**Instruções**
A. Liste todos os países mencionados no texto sobre a privatização da guerra, na ordem em que aparecem pela primeira vez.
B. Transcreva o trecho do texto sobre a privatização da guerra que vai de "O negócio da" até "recente da Birmânia.", inclusive.

### Trecho do documento ###

O negócio da guerra
Alex Fernández
A chamada “guerra contra o terrorismo internacional” implementada pela administração de George W. Bush transformou o Afeganistão e o Iraque em laboratórios da guerra moderna de ocupação, colocando em destaque o fenômeno da privatização da guerra. Esta foi colocada em evidência pela participação de empresários privados na gestão bélica direta ou nas chamadas tarefas de reconstrução nas zonas em conflito. Exemplo recente deste último é a situação da empresa de segurança norte-americana Blackwater no Iraque e das multinacionais Total e Chevron na crise recente da Birmânia.
Segundo diversas estimativas, as guerras do Iraque e do Afeganistão alcançaram até o momento um custo Total de US$ 408 bilhões ou, o que é o mesmo, US$ 2.053 dólares por segundo. Isso oferece às empresas não apenas os benefícios do butim dos triunfadores, mas também um campo de investimento e rentabilidade financeira não conhecido no passado bélico dos Estados Unidos. Basta recordar que as guerras anteriores foram muito menos custosas; a Guerra do Golfo, por exemplo, alcançou um custo estimado de apenas US$ 76 bilhões. Para muitos analistas a participação empresarial privada nas guerras norte-americanas se tornou imprescindível na medida em que elas complementam tropas mantidas ali sem condições e a custos políticos consideráveis.

### Dados brutos ###

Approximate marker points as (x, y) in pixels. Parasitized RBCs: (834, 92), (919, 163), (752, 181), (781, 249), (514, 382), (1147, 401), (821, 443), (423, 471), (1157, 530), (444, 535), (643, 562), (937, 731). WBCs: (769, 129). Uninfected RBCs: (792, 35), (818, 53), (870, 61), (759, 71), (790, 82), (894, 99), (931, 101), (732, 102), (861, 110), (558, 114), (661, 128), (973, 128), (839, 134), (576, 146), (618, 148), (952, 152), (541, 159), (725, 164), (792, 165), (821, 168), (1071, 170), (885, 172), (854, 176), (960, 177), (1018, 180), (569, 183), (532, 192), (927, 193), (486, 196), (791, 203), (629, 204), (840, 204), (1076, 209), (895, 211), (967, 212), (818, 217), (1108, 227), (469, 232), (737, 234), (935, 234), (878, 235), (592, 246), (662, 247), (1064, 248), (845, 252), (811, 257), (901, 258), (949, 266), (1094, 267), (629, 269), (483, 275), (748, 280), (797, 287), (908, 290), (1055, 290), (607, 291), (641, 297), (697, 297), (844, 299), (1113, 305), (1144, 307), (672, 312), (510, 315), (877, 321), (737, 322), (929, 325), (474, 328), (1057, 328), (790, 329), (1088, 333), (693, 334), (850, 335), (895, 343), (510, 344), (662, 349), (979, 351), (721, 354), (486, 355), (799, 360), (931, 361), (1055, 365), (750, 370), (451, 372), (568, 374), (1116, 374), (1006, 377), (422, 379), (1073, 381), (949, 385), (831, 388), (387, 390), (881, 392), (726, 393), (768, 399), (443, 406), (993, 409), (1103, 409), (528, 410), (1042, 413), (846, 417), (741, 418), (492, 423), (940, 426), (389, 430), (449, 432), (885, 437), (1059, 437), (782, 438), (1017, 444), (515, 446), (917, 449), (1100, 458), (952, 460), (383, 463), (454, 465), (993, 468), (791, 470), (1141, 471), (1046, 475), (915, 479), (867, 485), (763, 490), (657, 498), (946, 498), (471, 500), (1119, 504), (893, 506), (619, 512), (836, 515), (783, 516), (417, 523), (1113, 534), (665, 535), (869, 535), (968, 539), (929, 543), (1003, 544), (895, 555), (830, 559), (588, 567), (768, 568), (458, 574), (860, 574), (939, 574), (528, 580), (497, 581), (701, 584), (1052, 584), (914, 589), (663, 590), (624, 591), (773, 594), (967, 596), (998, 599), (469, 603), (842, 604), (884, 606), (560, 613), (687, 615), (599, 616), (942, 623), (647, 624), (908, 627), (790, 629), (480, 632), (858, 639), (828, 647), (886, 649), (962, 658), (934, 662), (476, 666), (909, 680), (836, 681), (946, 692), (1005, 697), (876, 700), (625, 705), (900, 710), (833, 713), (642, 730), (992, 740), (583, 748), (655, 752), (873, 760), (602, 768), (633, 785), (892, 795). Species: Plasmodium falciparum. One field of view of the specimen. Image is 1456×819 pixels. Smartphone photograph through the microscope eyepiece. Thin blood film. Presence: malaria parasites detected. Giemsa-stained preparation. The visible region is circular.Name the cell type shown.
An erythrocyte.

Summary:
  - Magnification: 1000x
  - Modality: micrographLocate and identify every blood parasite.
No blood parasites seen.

###

**Respostas finais**
A. Afeganistão, Iraque, Birmânia, Estados Unidos

B.
O negócio da guerra
Alex Fernández
A chamada “guerra contra o terrorismo internacional” implementada pela administração de George W. Bush transformou o Afeganistão e o Iraque em laboratórios da guerra moderna de ocupação, colocando em destaque o fenômeno da privatização da guerra. Esta foi colocada em evidência pela participação de empresários privados na gestão bélica direta ou nas chamadas tarefas de reconstrução nas zonas em conflito. Exemplo recente deste último é a situação da empresa de segurança norte-americana Blackwater no Iraque e das multinacionais Total e Chevron na crise recente da Birmânia.